> [Text passage]
++++++++++++++++++++
Asexual Recombinants of Plasmopara halstedii Pathotypes from Dual Infection of Sunflower

Abstract

Genetically homogenous strains of Plasmopara halstedii differing in host specificity and fungicide tolerance were used to test the hypothesis that asexual genetic recombination occurs and may account for the high genotype diversity of this homothallic reproducing oomycete, which causes downy mildew in sunflower. Dual inoculation of sunflower seedlings with single zoospore strains of complementary infection characteristics caused sporulation under conditions where inoculation with each strain alone failed to infect. PCR-based investigation with strain-specific primers proved the presence of genetic traits from both progenitors in single sporangia collected from sporangiophores of such infections. Sister zoospores released from these sporangia revealed the genotype of the one or the other parental strain thus indicating heterokaryology of sporangia. Moreover, some zoospores showed amplification products of both parents, which suggests that the generally mononucleic spores derived from genetic recombination. The possibility of parasexual genetic exchange in the host-independent stage of infection and the evolutionary consequences are discussed.

Fig 1. Theoretical modes of parasexual genetic exchange in Plasmopara halstedii within host-independent (A-C) and host-dependent (D) stages of infection.

A, uptake of nucleus from bursted zoospore of strain I into zoospore of strain II (as proposed by Gu and Ko [16]); B, zoospore fusion (as suggested by Ersek et al. [15]); C, fusion of germtubes from sporocysts; D, hyphal anastomosis (as proposed by Hammer and Spring [17]). Heterokaryon situation (black and white nuclei) may finally lead to recombination (grey nuclei) and result in sporangia with uniform parental or mixed genotype as well as monokaryotic zoospores of either strain I or strain II or a new recombinant type.

Fig 2. Amplification products of single sporangia.

Single sporangia (lane 1–16) were collected from infected plants of the dual inoculation experiments with strain A+B (upper part) and A+C (lower part) and PCR products analysed by capillary electrophoresis. A/B: Lanes 1, 13, 14 show the 113 bp product characteristic for strain A; lanes 2, 7, 8 show the 165 bp product of strain B; lanes 4, 6, 14 show products of both progenitors in different amounts; lanes 3, 10, 11, 12, 16 gave no products. *, negative control with water; L, kb ladder; in the second experiment 7 lanes showed the band of either strain A (5, 6, 7, 9) or C (2, 4, 14), while 3 lanes (1, 3, 8) displayed a combination of both progenitors and 5 lanes (10, 11, 12, 15) failed to give products.
++++++++++++++++++++
[Spatial grounding data]
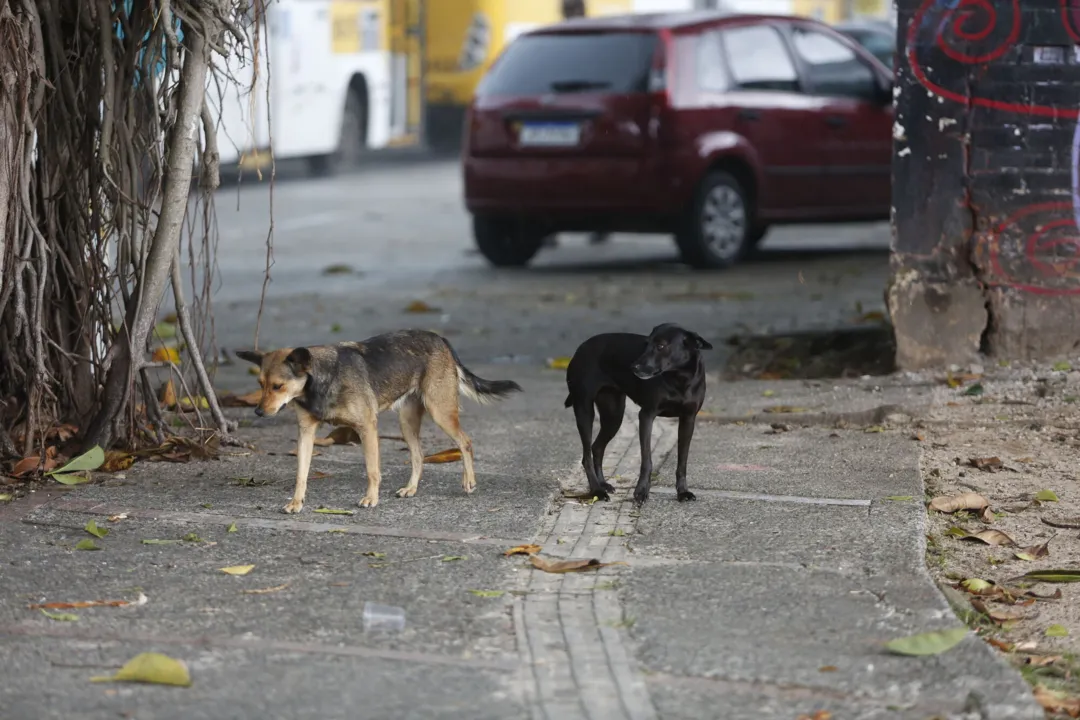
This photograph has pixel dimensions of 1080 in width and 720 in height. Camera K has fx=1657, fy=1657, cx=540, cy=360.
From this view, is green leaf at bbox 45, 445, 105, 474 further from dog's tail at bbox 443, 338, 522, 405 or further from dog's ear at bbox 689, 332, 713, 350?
dog's ear at bbox 689, 332, 713, 350

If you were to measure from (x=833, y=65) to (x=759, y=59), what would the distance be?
69cm

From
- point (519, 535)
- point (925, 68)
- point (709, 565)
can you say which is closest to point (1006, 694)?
point (709, 565)

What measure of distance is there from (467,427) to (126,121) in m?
1.83

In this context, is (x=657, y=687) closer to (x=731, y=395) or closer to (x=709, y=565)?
(x=709, y=565)

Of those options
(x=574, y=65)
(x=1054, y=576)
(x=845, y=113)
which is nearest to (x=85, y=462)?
(x=1054, y=576)

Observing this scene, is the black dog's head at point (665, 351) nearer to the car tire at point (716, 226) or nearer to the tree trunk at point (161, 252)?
the tree trunk at point (161, 252)

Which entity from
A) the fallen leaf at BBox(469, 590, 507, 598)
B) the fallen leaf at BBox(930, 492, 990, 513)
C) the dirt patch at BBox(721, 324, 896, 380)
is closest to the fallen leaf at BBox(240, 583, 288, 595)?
the fallen leaf at BBox(469, 590, 507, 598)

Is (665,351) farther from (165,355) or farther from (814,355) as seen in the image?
(814,355)

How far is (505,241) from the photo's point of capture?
12.9m

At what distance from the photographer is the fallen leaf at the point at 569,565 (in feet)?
14.9

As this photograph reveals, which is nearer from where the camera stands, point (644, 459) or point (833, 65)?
point (644, 459)

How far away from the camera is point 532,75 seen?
1215cm

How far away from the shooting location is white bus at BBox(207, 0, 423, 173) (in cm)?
1861

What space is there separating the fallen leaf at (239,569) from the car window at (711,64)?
26.0 feet
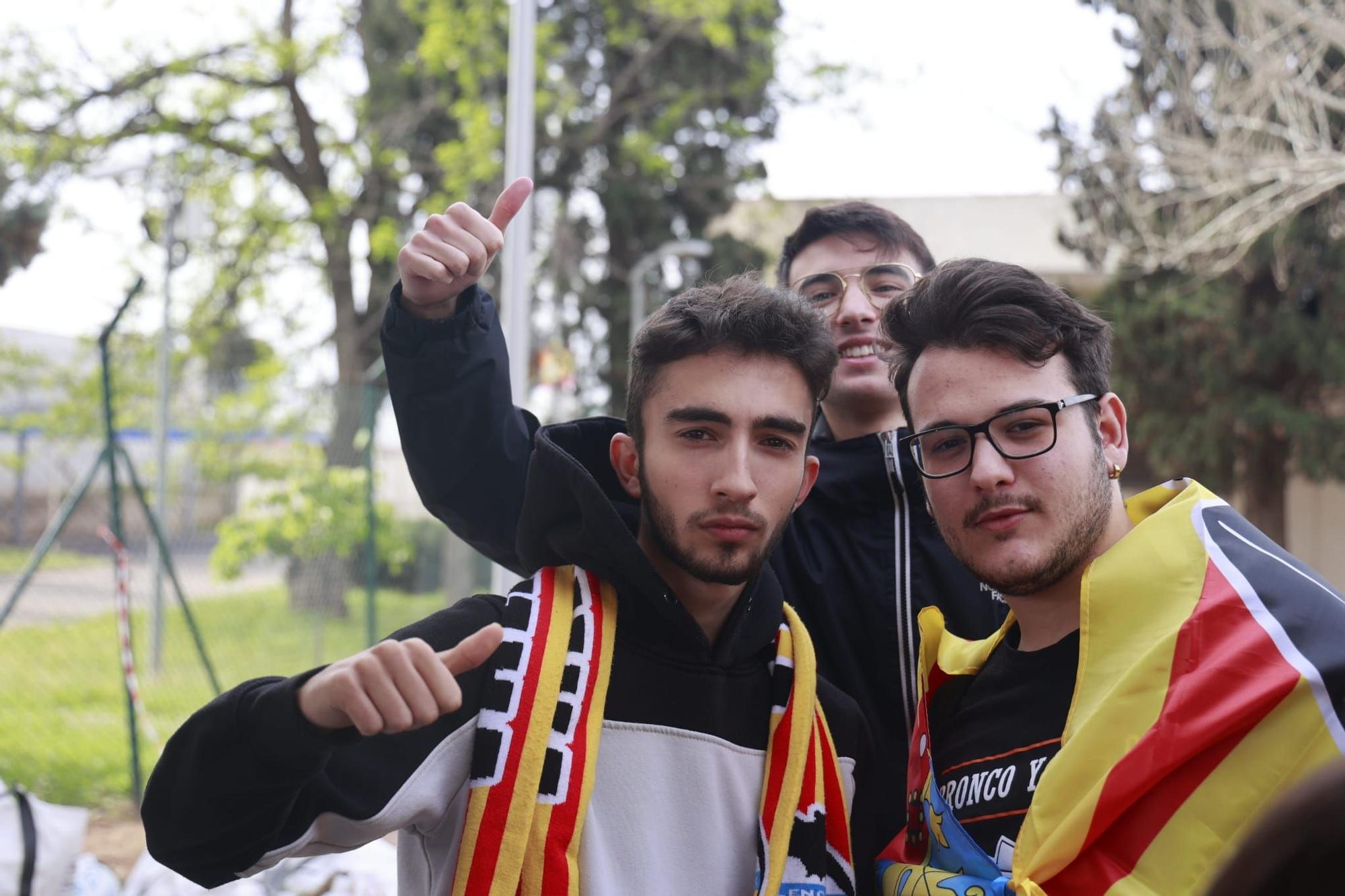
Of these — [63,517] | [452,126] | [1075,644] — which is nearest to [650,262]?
[452,126]

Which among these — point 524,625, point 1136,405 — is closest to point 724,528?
point 524,625

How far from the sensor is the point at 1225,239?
467 inches

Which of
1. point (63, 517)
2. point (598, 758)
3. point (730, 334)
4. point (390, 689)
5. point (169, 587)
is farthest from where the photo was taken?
point (169, 587)

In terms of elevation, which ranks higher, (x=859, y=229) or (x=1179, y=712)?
(x=859, y=229)

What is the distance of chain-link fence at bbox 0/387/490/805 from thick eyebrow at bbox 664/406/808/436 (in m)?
5.38

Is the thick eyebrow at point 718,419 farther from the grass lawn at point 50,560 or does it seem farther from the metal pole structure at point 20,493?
the metal pole structure at point 20,493

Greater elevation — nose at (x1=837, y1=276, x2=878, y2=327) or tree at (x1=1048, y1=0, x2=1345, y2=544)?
tree at (x1=1048, y1=0, x2=1345, y2=544)

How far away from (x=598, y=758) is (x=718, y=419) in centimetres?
61

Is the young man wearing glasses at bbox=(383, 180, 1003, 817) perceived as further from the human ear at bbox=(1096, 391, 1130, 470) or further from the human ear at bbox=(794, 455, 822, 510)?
the human ear at bbox=(1096, 391, 1130, 470)

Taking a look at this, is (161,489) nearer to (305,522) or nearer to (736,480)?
(305,522)

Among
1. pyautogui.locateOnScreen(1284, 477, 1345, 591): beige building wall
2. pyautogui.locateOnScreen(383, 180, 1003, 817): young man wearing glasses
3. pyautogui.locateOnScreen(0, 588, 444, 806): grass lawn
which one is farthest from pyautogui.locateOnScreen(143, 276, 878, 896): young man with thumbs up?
pyautogui.locateOnScreen(1284, 477, 1345, 591): beige building wall

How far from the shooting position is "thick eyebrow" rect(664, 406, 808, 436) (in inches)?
81.7

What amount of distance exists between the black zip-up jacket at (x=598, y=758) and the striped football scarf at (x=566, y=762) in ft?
0.10

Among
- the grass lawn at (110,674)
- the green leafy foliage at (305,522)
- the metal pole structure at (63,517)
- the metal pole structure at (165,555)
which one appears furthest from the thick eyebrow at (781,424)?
the green leafy foliage at (305,522)
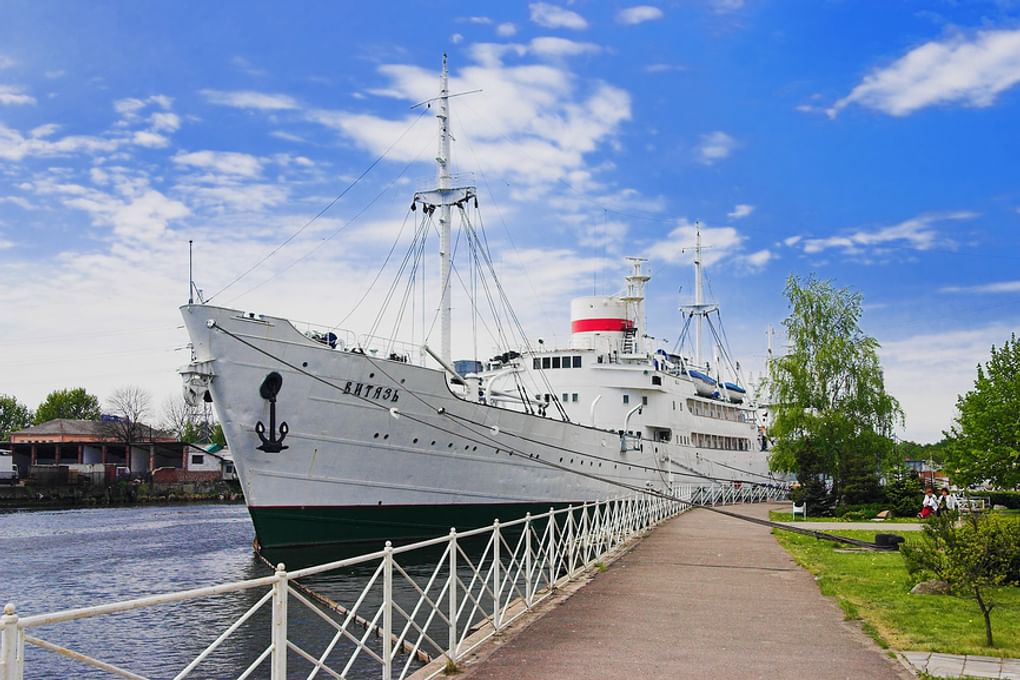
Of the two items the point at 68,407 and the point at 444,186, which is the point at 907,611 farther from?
the point at 68,407

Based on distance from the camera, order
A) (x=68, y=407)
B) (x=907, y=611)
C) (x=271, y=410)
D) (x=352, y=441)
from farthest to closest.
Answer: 1. (x=68, y=407)
2. (x=352, y=441)
3. (x=271, y=410)
4. (x=907, y=611)

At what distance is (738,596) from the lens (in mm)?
11992

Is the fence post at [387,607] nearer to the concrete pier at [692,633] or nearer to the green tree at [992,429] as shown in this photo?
the concrete pier at [692,633]

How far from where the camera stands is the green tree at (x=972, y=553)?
9188 mm

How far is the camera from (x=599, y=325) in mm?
39719

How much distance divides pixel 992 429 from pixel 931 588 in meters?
15.3

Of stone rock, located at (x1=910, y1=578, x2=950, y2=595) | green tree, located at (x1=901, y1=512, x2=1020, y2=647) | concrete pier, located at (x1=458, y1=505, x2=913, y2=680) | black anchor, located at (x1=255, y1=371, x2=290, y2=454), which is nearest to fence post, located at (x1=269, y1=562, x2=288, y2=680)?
concrete pier, located at (x1=458, y1=505, x2=913, y2=680)

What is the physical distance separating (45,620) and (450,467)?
20747mm

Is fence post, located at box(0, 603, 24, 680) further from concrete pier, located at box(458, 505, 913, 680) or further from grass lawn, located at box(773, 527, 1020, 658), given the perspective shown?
grass lawn, located at box(773, 527, 1020, 658)

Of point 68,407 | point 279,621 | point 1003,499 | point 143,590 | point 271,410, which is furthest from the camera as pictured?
point 68,407

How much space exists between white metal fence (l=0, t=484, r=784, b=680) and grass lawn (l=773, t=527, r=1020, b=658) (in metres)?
3.95

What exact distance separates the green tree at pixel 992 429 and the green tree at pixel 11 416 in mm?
92307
++++++++++++++++++++
> [To do]
1 > Using the text on Plasmopara halstedii, decide whether each statement agrees with it: (a) dual inoculation caused sporulation under conditions where each strain alone failed to infect; (b) the strains used in the study were genetically mixed; (c) in Fig 2, the product of strain B is 165 bp. Answer each with yes or no, and quote the deciding words from the text.
2 > Transcribe the part of the text on Plasmopara halstedii starting with "Fig 1. Theoretical" and going on through "stages of infection.".
3 > Summarize the text on Plasmopara halstedii in two sentences.

> [Outputs for the tasks]
1 >
(a) Yes: "Dual inoculation of sunflower seedlings with single zoospore strains of complementary infection characteristics caused sporulation under conditions where inoculation with each strain alone failed to infect."
(b) No: "Genetically homogenous strains of Plasmopara halstedii"
(c) Yes: "lanes 2, 7, 8 show the 165 bp product of strain B"

2 >
Fig 1. Theoretical modes of parasexual genetic exchange in Plasmopara halstedii within host-independent (A-C) and host-dependent (D) stages of infection.

3 > Dual inoculation of sunflower seedlings with Plasmopara halstedii strains of complementary infection characteristics caused sporulation where either strain alone failed to infect, and single sporangia from these infections carried genetic traits from both progenitors. Some zoospores released from these sporangia showed amplification products of both parents, which suggests asexual genetic recombination in this oomycete that causes downy mildew in sunflower.